La magia se perdió en los kilómetros recorridos, mi cuerpo se enfrió después de pasar horas en el calor de los brazos del padre Aurelio.

Me dolió retornar de la escapada, me estrujó los sentimientos mucho más que la infidelidad de aquel cuyo nombre olvidé.

Para no hacerlo más complejo o levantar preguntas que a ambos nos colocaría en una situación incómoda, lloré sin parar protegida por el agua de la ducha mientras el padre oficializaba la misa.

Pero lo peor, como un castigo por la rebeldía del fin de semana, era tener que tratar con el mohín de la metiche de la congregación. Ni siquiera me dejó preparar el jugo verde cuando ya me reclamaba que tenía que dejar todo limpio. Quería ahogarla en la pila de agua bendita.

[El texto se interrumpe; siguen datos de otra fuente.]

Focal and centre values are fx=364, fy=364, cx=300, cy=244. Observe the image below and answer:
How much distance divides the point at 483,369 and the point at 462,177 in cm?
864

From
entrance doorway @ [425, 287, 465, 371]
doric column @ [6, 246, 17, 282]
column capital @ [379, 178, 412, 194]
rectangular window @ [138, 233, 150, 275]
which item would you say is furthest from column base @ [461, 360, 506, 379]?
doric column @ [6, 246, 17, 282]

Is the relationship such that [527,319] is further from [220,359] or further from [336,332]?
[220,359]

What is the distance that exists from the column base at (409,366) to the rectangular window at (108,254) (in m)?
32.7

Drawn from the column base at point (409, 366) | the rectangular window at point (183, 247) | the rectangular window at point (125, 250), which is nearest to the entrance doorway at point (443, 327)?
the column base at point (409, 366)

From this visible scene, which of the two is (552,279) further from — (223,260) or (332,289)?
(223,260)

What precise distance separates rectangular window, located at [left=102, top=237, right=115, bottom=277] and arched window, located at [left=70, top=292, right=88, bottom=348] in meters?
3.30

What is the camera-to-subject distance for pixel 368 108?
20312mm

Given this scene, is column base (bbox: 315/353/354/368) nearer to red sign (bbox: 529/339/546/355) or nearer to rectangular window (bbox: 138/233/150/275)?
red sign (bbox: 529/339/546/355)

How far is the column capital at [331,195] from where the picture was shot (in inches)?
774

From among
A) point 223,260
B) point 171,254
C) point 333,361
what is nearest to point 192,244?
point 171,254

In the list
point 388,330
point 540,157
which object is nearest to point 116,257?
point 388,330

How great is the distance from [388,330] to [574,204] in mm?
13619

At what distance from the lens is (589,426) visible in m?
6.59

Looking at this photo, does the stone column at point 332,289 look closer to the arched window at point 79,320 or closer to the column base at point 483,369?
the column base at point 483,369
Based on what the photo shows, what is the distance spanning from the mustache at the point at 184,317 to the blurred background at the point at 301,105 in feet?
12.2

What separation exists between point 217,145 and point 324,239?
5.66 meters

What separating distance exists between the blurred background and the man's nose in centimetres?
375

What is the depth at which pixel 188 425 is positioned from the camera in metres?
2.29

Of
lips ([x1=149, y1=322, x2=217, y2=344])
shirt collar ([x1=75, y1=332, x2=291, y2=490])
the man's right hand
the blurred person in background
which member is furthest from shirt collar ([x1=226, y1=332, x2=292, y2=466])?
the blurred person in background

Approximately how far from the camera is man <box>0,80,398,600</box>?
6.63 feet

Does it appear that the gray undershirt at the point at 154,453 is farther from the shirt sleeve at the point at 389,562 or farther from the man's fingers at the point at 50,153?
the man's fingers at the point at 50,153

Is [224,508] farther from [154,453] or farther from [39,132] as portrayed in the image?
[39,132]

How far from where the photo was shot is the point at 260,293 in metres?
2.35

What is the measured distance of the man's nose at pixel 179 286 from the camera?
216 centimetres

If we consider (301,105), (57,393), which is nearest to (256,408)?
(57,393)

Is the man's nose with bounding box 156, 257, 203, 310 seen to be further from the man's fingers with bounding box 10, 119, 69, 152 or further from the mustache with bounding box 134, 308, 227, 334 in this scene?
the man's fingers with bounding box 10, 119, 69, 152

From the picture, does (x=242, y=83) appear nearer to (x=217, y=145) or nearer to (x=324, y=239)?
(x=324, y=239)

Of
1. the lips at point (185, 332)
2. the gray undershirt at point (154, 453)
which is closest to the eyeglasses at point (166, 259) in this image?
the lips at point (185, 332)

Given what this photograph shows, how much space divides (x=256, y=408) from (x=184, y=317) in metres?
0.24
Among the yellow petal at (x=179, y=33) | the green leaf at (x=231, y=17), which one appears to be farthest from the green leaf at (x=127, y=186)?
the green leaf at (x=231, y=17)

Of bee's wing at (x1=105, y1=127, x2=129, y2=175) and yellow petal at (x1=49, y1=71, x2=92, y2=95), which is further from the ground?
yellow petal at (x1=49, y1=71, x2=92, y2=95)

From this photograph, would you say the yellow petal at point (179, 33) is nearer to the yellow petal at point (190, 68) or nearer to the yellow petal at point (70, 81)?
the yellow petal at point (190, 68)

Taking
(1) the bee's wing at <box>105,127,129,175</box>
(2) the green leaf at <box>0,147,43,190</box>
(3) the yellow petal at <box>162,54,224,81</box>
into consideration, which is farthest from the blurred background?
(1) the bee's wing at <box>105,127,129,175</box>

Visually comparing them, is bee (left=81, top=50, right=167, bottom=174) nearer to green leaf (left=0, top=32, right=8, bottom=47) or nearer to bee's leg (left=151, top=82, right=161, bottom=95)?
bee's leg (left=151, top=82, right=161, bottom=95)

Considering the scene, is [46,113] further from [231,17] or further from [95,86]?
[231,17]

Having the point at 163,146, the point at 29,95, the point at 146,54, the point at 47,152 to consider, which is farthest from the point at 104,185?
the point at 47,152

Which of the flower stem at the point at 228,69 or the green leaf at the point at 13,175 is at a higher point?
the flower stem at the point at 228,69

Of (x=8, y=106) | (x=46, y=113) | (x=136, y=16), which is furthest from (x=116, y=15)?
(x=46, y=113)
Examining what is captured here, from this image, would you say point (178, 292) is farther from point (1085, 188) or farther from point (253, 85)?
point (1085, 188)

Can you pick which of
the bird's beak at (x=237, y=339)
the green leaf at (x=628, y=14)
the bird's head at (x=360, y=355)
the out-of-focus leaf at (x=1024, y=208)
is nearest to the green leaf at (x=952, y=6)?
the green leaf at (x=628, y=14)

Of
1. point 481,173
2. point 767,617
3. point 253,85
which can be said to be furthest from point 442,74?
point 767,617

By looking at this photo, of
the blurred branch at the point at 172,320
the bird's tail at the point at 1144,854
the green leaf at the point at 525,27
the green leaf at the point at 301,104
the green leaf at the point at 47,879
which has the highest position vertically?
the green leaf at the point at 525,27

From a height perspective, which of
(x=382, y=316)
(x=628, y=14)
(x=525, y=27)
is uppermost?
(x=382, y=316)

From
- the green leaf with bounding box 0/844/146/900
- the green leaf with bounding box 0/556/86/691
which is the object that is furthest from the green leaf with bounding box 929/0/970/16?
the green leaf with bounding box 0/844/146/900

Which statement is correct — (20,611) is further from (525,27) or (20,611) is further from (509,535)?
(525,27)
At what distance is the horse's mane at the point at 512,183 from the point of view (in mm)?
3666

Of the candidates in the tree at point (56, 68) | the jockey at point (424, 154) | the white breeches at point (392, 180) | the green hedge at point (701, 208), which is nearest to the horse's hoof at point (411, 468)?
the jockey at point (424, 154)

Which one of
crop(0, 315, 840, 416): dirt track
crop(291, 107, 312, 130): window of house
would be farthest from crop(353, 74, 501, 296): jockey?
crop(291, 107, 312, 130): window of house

—¿Qué le pareció el retiro espiritual, señorita Raw?—preguntó con desdén.

Me encogí de hombros, tomando un trago del jugo.

—Demasiado aburrido, me dormí muchas veces, ni siquiera recuerdo que mentiras soltaron.

Insultarle a la madre habría sido menos problemático.

—Tenía esperanza en usted, pero por lo que veo, nada de lo que hace el padre Aurelio es suficiente—soltó el paño húmedo en la encimera—. Un alma descarriada nunca vuelve a ser pura.

Me acabé el jugo y lancé el vaso con fuerza al lavadero con la intensión de provocar un estruendo. Finalmente llegó a mi límite.

Le clavé la mirada y acerqué a ella, quien por instinto retrocedió.

—Sería bueno que comienza aceptar que soy atea, pero he hecho más por esta comunidad que su boca entrometida, he hecho más que muchos de los que vienen a confesarse para sentirse mejor persona—le apunté con el dedo—. Muchos de esos son escorias sociales pero como juntan las manos y dicen un montón de palabras santas usted vieja insufrible los cree más valiosos que yo.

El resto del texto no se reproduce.